"""
Text preprocessing for LexiMind.

Lightweight text cleaning and tokenization pipeline for model input preparation.

Author: Oliver Perrin
Date: December 2025
"""

from __future__ import annotations

from dataclasses import dataclass, replace
from typing import List, Sequence

import torch

from .tokenization import Tokenizer, TokenizerConfig

# --------------- Text Cleaning ---------------


class TextCleaner:
    """Basic text normalization."""

    def __init__(self, lowercase: bool = True) -> None:
        self.lowercase = lowercase

    def clean(self, text: str) -> str:
        """Strip, normalize whitespace, optionally lowercase."""
        text = text.strip()
        if self.lowercase:
            text = text.lower()
        return " ".join(text.split())

    def clean_batch(self, texts: Sequence[str]) -> List[str]:
        """Clean multiple texts."""
        return [self.clean(t) for t in texts]

    # Backwards compatibility alias
    def transform(self, texts: Sequence[str]) -> List[str]:
        """Alias for clean_batch (sklearn-style interface)."""
        return self.clean_batch(texts)


# --------------- Batch Output ---------------


@dataclass
class Batch:
    """Tokenized batch ready for model consumption."""

    input_ids: torch.Tensor
    attention_mask: torch.Tensor
    lengths: List[int]


# --------------- Preprocessor ---------------


class TextPreprocessor:
    """Combines text cleaning with tokenization."""

    def __init__(
        self,
        tokenizer: Tokenizer | None = None,
        *,
        tokenizer_config: TokenizerConfig | None = None,
        tokenizer_name: str = "google/flan-t5-base",
        max_length: int | None = None,
        lowercase: bool = True,
    ) -> None:
        self.cleaner = TextCleaner(lowercase=lowercase)

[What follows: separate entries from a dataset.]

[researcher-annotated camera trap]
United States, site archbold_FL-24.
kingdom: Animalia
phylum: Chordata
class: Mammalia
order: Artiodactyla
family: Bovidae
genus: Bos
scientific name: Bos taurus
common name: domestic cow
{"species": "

        # Initialize or validate tokenizer
        if tokenizer is None:
            cfg = tokenizer_config or TokenizerConfig(pretrained_model_name=tokenizer_name)
            if max_length is not None:
                cfg = replace(cfg, max_length=max_length)
            self.tokenizer = Tokenizer(cfg)
        else:
            self.tokenizer = tokenizer
            if max_length is not None and max_length != tokenizer.config.max_length:
                raise ValueError(
                    "max_length conflicts with tokenizer config - "
                    "initialize tokenizer with desired settings"
                )

        self.max_length = max_length or self.tokenizer.config.max_length

    def clean_text(self, text: str) -> str:
        """Clean a single text."""
        return self.cleaner.clean(text)

    def batch_encode(self, texts: Sequence[str]) -> Batch:
        """Clean and tokenize texts into a batch."""
        cleaned = self.cleaner.clean_batch(texts)
        encoded = self.tokenizer.batch_encode(cleaned, max_length=self.max_length)

        input_ids = encoded["input_ids"]
        attention_mask = encoded["attention_mask"].to(dtype=torch.bool)
        lengths = attention_mask.sum(dim=1).tolist()

        return Batch(input_ids=input_ids, attention_mask=attention_mask, lengths=lengths)

    def __call__(self, texts: Sequence[str]) -> Batch:
        """Alias for batch_encode."""
        return self.batch_encode(texts)


# --------------- Backwards Compatibility ---------------

# Keep old name for any imports
BasicTextCleaner = TextCleaner